Le demandeur invoque, à l'appui de son pourvoi, un moyen de cassation.
Le dossier a été communiqué au procureur général.
Sur le rapport de Mme Kass-Danno, conseiller référendaire, les observations de la SARL Gury & Maitre, avocat de M. [G], de la SCP Gadiou et Chevallier, avocat de la société [Localité 6] côté bassin, et l'avis de M. Aparisi, avocat général référendaire, après débats en l'audience publique du 8 avril 2025 où étaient présentes Mme Champalaune, président, Mme Kass-Danno, conseiller référendaire rapporteur, Mme Duval-Arnould, conseiller doyen, et Mme Tifratine, greffier de chambre,
la première chambre civile de la Cour de cassation, composée des président et conseillers précités, après en avoir délibéré conformément à la loi, a rendu le présent arrêt.
Désistement partiel
1. Il est donné acte à M. [G] du désistement de son pourvoi en ce qu'il est dirigé contre les sociétés [Localité 6] publication, Mad studio et Albingia.
Faits et procédure
2. Selon l'arrêt attaqué (Bordeaux, 6 juin 2023), la société [Localité 6] côté bassin, ayant reproduit sur des supports publicitaires, sans autorisation, une photographie prise par M. [G], a été assignée par celui-ci en réparation des utilisations contrefaisantes de son oeuvre. La société [Localité 6] côté bassin a appelé en intervention forcée son assureur, la société Albingia, ainsi que la société Mad studio qui avait réalisé les supports publicitaires. La société de presse [Localité 6] publication, qui avait fourni la photographie litigieuse à la société Mad studio, est intervenue volontairement à la procédure.
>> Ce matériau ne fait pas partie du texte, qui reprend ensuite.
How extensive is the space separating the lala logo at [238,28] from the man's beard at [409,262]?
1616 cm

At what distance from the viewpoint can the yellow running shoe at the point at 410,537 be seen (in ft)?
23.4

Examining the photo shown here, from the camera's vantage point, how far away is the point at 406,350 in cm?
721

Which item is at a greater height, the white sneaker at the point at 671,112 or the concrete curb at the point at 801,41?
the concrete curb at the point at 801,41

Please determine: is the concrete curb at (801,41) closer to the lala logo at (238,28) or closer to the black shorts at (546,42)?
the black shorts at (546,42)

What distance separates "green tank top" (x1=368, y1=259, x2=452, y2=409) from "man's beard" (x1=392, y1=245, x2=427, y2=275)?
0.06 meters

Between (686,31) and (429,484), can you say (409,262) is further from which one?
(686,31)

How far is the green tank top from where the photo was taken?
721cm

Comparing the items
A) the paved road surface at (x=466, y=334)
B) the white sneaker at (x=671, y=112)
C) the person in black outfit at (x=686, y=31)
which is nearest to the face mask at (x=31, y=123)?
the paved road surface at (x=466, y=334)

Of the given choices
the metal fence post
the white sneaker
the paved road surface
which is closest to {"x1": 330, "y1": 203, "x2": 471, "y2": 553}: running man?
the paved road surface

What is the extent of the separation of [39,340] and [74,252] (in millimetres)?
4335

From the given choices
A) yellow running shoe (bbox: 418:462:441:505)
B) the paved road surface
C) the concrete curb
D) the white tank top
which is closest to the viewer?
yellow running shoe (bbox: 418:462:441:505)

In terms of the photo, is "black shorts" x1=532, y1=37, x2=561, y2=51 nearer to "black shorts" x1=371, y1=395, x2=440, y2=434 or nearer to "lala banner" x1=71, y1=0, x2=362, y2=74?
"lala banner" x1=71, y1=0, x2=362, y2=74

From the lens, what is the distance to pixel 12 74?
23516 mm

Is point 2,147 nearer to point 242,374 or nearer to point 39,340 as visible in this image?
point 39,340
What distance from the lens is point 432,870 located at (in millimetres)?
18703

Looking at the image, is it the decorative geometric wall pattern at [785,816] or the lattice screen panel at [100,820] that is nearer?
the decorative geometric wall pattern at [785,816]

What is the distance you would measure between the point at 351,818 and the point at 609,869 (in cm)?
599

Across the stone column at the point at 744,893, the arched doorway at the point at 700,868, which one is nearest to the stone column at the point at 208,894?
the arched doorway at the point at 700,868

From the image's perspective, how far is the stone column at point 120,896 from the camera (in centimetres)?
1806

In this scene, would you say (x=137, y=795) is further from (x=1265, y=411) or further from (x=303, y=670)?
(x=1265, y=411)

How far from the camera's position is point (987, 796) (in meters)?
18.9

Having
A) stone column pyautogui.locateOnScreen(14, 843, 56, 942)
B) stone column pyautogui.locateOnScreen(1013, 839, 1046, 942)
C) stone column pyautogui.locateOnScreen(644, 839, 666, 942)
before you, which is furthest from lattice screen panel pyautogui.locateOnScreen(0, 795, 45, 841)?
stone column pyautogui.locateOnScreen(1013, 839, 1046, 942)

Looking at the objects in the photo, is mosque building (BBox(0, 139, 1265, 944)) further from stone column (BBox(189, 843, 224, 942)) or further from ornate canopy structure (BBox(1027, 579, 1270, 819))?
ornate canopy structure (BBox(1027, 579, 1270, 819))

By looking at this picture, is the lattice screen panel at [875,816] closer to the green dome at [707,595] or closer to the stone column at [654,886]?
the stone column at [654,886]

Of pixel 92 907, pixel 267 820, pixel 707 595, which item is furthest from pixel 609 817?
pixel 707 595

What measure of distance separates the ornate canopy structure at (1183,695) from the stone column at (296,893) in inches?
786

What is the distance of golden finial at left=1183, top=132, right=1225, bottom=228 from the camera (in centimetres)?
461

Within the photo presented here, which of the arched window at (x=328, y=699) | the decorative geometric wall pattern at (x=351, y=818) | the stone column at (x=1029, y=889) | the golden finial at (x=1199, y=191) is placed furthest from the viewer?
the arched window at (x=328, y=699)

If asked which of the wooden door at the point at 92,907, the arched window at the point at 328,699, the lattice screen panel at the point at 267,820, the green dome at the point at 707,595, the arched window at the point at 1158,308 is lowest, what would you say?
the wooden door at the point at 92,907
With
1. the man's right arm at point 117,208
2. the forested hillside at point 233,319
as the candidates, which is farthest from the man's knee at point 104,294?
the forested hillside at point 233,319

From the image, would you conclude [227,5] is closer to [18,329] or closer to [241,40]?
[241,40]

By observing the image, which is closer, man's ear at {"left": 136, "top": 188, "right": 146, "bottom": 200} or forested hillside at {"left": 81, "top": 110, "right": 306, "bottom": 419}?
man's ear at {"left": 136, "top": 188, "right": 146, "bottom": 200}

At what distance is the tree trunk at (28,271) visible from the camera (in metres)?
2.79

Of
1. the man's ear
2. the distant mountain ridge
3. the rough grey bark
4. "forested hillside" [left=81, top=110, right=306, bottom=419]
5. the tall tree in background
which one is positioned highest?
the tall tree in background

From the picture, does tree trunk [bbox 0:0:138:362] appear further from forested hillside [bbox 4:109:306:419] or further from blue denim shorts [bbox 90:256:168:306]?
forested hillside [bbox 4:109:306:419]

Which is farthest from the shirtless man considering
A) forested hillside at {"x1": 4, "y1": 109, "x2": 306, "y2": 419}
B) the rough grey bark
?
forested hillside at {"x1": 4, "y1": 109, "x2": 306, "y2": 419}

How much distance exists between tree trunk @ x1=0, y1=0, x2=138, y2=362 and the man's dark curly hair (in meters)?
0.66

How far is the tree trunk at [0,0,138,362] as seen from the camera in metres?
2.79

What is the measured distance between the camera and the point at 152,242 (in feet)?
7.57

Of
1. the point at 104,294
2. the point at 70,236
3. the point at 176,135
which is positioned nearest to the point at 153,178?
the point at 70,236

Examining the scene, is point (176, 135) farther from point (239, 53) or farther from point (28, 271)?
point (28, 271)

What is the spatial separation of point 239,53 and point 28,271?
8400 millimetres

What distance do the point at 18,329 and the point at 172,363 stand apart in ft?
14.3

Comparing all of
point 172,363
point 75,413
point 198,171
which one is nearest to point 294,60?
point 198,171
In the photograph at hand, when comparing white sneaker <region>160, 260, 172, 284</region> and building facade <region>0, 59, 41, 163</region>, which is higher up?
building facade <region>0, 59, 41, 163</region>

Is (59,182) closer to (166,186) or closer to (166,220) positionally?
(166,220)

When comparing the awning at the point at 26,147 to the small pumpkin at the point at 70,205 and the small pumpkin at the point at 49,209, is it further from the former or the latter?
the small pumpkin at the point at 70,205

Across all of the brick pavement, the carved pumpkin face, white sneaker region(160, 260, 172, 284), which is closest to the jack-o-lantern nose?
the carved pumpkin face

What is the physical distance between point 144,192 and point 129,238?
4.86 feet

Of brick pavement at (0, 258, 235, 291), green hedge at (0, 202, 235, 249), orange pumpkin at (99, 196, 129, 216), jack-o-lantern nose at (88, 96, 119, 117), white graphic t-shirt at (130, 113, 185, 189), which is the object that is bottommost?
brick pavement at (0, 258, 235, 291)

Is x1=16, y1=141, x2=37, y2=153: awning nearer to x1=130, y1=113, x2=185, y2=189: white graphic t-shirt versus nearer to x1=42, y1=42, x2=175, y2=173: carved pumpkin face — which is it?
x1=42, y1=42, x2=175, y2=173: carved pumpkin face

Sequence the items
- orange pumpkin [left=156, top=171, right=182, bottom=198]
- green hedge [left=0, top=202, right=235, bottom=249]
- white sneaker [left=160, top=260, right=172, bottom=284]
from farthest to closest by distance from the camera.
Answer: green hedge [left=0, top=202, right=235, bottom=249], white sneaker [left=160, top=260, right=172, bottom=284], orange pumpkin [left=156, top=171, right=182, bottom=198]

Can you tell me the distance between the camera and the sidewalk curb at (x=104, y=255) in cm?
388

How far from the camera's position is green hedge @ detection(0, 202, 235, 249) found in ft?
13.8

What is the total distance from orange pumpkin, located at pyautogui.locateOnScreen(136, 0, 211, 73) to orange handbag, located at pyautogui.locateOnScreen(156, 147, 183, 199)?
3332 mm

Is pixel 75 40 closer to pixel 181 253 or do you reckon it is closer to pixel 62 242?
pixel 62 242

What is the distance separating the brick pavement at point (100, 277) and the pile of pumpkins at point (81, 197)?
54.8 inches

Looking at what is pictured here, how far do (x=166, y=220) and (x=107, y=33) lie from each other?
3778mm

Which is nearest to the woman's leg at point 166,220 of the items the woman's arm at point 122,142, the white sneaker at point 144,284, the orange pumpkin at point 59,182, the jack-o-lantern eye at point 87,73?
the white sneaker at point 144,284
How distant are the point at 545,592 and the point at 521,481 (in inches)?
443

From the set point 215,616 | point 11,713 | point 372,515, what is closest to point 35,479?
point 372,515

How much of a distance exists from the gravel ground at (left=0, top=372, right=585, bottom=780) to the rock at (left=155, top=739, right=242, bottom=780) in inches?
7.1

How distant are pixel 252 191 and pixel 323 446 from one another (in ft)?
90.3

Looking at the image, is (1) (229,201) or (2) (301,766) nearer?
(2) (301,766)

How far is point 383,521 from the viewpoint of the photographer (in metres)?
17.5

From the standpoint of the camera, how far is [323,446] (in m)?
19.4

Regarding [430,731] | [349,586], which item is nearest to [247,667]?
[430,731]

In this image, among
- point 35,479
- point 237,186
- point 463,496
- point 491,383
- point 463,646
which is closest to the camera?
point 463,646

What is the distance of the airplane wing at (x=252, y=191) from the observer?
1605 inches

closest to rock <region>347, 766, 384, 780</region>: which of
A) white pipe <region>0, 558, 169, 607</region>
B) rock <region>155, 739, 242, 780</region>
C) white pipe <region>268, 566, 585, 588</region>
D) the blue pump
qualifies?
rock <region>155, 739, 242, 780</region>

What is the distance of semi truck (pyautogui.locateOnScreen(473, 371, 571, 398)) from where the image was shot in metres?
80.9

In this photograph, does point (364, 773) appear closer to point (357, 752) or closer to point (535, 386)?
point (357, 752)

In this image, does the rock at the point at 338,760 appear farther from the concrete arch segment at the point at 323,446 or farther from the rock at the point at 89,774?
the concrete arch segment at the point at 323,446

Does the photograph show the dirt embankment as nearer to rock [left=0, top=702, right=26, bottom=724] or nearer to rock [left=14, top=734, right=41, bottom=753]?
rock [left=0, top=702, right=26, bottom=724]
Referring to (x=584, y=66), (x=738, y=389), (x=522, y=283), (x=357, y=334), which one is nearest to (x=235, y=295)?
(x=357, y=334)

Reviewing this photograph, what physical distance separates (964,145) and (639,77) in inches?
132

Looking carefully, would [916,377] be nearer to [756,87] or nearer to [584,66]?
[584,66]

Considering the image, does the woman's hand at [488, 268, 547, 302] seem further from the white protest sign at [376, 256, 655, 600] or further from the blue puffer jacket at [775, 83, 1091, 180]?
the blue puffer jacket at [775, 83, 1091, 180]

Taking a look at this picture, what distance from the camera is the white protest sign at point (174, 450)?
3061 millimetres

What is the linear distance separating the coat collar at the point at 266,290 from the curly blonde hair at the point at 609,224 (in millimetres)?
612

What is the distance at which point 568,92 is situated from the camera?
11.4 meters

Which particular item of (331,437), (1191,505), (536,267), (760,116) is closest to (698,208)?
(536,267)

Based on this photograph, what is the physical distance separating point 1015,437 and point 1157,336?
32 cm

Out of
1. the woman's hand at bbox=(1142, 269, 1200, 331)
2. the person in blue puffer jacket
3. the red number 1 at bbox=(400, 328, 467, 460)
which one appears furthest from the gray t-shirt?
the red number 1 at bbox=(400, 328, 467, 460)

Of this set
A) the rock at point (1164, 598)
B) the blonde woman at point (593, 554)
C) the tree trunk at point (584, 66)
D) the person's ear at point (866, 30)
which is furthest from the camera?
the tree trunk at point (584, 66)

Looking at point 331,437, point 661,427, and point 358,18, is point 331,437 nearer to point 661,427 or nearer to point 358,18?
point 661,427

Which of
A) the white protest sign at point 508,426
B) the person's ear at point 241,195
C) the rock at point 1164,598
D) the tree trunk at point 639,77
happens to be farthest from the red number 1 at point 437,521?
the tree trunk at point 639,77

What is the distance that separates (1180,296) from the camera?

3. Le tribunal judiciaire a condamné la société [Localité 6] côté bassin à payer à M. [G] la somme de 21 615 euros, au titre de l'indemnisation de ses droits patrimoniaux et moraux sur son oeuvre contrefaite, et les sociétés Mad studio et [Localité 6] publication, à hauteur de 50% chacune, à garantir la société [Localité 6] côté bassin de cette condamnation.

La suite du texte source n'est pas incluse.